The BBC News African focused business program ‘Africa Business Report’, featured a special insight broadcast by BBC Sierra Leone correspondent Umaru Fofana on the rising popularity of sports betting in Sierra Leone (West Africa).
The program reports that the Sierra Leone capital of Freetown has witnessed a surge in the number of small telecom/text operated betting devices, were Sierra Leonese sports bettors place wagers on worldwide football matches.
Mercury International a privately owned sports betting operator, is one of two companies currently offering sports betting services and provision in the region. The operator has been granted licence by the government, which allows for betting provisions to be implemented in numerous Sierra Leone stores, internet cafes and kiosks.
In the report a spokesperson for Mercury International claims that the operator now has over 1000 retailers in the region.
Nevertheless the trade has had its critics, with various commentators claiming that the growing sports betting industry is praying on the unemployed within the region (CIA research claims 60% of the population of Sierra Leone are unemployed).
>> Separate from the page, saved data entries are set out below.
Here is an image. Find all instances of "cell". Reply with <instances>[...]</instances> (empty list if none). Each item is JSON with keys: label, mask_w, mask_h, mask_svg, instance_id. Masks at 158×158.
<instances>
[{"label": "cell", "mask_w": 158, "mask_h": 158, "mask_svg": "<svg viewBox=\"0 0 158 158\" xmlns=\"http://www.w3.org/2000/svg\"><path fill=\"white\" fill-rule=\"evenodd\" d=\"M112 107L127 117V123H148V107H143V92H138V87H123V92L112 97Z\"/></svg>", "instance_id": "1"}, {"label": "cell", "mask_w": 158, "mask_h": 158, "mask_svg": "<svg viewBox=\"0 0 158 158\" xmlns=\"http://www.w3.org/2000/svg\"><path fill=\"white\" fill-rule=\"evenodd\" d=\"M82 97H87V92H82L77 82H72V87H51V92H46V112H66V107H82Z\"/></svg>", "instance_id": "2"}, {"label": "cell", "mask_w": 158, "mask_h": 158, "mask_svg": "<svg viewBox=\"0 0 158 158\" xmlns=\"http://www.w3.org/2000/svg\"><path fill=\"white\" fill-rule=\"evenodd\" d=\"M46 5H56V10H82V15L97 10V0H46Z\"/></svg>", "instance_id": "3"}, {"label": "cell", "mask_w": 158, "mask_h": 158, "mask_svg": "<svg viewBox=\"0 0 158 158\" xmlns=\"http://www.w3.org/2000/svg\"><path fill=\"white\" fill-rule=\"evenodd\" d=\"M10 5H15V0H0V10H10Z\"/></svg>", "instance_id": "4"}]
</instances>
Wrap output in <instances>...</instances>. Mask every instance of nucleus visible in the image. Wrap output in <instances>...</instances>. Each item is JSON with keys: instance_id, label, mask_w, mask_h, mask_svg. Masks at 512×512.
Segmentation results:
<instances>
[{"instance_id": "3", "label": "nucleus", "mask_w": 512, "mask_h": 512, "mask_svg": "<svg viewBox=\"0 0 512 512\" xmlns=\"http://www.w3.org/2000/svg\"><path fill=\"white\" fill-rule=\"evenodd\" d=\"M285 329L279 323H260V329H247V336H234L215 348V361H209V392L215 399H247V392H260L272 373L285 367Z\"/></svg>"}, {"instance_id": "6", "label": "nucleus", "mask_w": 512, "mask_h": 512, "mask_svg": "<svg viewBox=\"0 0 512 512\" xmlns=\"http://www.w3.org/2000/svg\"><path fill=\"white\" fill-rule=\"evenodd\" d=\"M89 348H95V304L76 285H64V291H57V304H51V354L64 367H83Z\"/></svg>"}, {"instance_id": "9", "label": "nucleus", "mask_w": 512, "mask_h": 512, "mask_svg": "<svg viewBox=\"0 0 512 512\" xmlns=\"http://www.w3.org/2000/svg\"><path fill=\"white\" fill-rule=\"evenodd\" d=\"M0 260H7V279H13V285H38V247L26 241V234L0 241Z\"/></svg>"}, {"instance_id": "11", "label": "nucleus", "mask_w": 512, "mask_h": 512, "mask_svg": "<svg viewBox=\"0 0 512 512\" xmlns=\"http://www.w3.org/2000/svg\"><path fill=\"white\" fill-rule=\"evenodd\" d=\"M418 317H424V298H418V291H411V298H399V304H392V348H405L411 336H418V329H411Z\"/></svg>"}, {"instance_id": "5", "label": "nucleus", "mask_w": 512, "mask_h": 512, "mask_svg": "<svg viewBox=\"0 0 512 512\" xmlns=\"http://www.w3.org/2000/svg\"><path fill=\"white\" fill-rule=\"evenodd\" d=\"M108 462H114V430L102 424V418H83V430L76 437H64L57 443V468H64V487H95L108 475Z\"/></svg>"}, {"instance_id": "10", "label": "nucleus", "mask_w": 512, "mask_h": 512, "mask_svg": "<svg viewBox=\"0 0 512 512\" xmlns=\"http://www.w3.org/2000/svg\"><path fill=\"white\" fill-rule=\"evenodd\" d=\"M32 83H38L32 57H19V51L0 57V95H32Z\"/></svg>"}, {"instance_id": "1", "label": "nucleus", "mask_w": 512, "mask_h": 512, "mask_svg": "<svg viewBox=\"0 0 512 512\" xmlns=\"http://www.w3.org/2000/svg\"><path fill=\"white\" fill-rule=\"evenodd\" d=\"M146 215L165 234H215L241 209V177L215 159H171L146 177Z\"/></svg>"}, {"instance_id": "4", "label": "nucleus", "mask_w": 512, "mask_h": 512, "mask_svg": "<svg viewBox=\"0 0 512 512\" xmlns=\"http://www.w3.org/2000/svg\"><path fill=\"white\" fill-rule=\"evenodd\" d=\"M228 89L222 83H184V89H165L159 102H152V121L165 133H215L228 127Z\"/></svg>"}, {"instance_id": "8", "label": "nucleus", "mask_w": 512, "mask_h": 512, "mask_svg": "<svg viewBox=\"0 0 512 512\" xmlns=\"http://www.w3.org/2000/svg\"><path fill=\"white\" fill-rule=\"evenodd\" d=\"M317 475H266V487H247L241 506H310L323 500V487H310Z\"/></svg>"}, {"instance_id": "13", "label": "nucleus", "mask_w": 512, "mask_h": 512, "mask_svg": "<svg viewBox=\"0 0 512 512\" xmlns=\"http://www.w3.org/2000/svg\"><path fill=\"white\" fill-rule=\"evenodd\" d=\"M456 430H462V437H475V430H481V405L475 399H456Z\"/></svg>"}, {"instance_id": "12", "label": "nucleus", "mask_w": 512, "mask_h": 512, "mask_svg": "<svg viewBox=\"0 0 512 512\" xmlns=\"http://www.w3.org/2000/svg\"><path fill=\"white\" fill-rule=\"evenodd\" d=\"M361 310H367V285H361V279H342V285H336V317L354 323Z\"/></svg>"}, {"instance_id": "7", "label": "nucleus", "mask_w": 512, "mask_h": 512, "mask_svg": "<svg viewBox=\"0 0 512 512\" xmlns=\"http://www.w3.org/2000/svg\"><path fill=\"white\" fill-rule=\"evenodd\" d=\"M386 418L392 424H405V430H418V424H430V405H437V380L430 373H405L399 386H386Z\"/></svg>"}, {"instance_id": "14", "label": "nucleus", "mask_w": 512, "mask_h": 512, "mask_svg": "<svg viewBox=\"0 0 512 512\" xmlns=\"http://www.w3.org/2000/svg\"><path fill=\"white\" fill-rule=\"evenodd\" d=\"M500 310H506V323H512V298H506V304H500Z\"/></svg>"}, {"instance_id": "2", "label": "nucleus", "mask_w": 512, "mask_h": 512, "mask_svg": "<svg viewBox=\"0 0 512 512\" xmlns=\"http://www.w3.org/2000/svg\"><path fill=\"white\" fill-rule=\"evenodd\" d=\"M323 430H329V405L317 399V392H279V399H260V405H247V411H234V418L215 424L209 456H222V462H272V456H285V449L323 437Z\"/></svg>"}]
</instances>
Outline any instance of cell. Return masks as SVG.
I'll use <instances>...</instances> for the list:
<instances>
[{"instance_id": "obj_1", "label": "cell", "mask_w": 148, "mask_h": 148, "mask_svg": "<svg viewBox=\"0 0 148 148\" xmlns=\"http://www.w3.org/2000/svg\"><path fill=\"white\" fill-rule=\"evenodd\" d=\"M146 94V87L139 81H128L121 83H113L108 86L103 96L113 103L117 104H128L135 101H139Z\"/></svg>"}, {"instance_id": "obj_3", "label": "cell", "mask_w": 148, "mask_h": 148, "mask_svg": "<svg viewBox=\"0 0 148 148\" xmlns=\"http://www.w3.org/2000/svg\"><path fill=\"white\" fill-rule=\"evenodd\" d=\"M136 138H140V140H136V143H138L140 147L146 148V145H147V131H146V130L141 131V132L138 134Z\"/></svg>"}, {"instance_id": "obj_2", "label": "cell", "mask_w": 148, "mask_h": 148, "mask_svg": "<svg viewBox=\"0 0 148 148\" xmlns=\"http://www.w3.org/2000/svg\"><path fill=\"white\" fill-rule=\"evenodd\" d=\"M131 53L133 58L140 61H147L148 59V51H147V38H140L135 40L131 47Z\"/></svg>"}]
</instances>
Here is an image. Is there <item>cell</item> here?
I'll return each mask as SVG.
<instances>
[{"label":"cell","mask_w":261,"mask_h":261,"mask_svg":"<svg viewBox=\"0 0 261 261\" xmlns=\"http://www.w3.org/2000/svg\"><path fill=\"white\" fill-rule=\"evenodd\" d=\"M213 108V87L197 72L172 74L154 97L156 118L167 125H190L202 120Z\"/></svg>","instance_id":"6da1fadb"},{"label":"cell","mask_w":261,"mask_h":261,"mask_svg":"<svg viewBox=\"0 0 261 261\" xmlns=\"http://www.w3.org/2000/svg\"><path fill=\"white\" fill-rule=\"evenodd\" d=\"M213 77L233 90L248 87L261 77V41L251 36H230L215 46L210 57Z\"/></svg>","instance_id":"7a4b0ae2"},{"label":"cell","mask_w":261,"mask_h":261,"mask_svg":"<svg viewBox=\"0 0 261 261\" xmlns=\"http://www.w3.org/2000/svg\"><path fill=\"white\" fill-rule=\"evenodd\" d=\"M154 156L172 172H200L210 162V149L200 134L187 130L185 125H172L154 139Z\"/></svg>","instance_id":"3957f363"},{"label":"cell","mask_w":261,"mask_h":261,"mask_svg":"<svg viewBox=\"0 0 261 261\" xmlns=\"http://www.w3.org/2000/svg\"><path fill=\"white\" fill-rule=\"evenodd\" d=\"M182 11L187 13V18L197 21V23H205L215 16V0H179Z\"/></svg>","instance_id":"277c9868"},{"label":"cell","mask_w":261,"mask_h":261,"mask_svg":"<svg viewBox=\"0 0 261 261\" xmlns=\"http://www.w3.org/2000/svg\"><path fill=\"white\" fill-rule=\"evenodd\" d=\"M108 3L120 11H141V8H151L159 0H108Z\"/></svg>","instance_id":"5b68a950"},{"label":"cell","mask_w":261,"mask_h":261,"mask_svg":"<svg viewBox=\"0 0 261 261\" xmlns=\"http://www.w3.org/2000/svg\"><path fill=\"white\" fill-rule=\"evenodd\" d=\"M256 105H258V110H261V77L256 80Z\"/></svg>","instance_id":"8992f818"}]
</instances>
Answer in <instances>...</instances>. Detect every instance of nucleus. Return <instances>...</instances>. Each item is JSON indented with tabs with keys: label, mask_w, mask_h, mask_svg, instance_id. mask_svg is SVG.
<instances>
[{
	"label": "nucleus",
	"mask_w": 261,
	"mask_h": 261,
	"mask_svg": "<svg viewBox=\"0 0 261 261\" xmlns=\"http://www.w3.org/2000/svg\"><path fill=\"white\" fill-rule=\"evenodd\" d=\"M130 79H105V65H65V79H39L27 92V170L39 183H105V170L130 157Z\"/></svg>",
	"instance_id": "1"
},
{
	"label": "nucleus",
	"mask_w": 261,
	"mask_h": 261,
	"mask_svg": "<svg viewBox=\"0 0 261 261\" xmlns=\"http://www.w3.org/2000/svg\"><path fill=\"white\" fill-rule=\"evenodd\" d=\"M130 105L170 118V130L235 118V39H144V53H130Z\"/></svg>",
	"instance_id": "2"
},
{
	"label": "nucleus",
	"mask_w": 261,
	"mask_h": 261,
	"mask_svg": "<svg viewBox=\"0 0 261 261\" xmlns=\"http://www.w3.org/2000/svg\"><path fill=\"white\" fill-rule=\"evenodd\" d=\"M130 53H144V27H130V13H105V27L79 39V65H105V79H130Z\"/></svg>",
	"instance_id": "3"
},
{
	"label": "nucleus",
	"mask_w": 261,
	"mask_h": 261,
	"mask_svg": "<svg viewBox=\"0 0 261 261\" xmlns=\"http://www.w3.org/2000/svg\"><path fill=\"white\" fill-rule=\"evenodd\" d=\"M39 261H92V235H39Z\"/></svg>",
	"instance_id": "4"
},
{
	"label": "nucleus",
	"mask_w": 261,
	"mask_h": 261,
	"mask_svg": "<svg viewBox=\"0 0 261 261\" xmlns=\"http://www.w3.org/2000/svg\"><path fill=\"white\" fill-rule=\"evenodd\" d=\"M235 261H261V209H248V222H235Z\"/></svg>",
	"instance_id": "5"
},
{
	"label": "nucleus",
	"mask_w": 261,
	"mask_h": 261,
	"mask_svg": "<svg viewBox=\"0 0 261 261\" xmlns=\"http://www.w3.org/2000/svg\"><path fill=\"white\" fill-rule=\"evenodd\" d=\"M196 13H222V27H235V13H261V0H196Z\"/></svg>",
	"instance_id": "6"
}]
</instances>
Furthermore anti-betting activists in the region claim that operators are not implementing age restrictions on customers.
Fofana ends his BBC report by stating that the Brazil 2014 World Cup, will likely see record revenues for sports betting in the region. Sierra Leone governments are keen to extend sports betting operations in order to generate constant revenues, in a society where the majority of the population function on cash basis, sports betting has created a constant tax revenue for Sierra Leones government.